Aadil ran behind them, his ears still ringing, as they went forward. A small shower of paper came drifting down, and the air smelt of petrol. Then Aadil saw a policeman's body, but only half of it. The boots and the legs were quite intact, and the brown leather belt still held its polish. But above the waist there was a dirty tangle of innards, and nothing else. Aadil's throat clutched, and he had to turn away. Control yourself, he told himself. You have performed many dissections. This is nothing new.

‘First time is always hard,' the platoon leader said. He kicked away a smouldering metal strut and bent over to get a look at another body underneath. The chassis of the jeep, behind them, was covered with a fine layer of lapping blue flames. ‘Don't worry. The habit will get into you. Some day you'll do it yourself.'

‘I'm not worried,' Aadil said. The nausea he had just suffered was just a spasm of the body, his mind knew better. The policemen were class enemies, and they had to be executed. There wasn't really a choice.

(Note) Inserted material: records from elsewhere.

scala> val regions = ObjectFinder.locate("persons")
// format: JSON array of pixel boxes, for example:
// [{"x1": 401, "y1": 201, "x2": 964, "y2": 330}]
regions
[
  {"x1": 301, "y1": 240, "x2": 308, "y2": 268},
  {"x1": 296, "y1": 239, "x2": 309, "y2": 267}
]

As he expected, Aadil got used to the killing. He operated mainly in Bhagalpur and Munger. Comrade Jansevak thought he was too well-known around Rajpur, and there were now too many informers and enemies who would take a personal interest in doing him harm. So Aadil fought his war far from home. He carried a rifle and a Rampuri knife, but his main work was education and indoctrination. He went from village to village, moving mostly at night and never crossing an empty field during the day. He conducted classes for the peasants, gathering them at midnight by the light of a single lantern. He taught them their own history, and offered them a vision of the future: equality, prosperity, no landlords, no debt, each person the owner of his own fate.

With each passing week, Aadil became more depended on by the commanders of the PAC. Since he was the Professor, he never commanded a squad, but he rose rapidly through the ranks and became a trusted tacti
cian. The landlords had their armies, and the police their power and brutality, and so the game was played out across the hills and the riverine mazes of the diara. Aadil planned the operations, the executions in response to massacres, the ambushes of police convoys and kidnappings of engineers and doctors. He discovered an instinctive feeling for feint and counter-blow, for subterfuge and evasions. He delighted in the success of his schemes, and he was not impervious to the admiration of his comrades, and so he trained himself to be a good soldier. He was no longer sickened by the smell of human blood. He took part in a few operations, most notably the ambush of an eight-vehicle police party that was returning from an investigation of the killing of a sarpanch. There was a hot exultation in the firing of an SLR at the khaki-clad figures scuttling about the road below, confused and terrorized by the mines which had blown their three lead trucks. The plan had been entirely Aadil's. The sarpanch, who had been an informer and a reactionary right-winger, had been executed in a particularly public way, by beheading in the middle of the village market on a busy Tuesday. Since the sarpanch had been close to the local MLA, Aadil knew that the police would send out a substantial convoy to investigate and reassure. So Aadil and two squads had waited for them on the road, and found them. The final bag was thirty-six policemen killed, many injured, for not one PAC casualty. The Professor again won high praise, but what Aadil valued the most, afterwards, was the memory of the rifle jumping against his cheek, the smell of the powder. The sensations told him that he was not useless, discarded. He had tilted his shoulder against the leaning of the world, and he would shift it on its axis.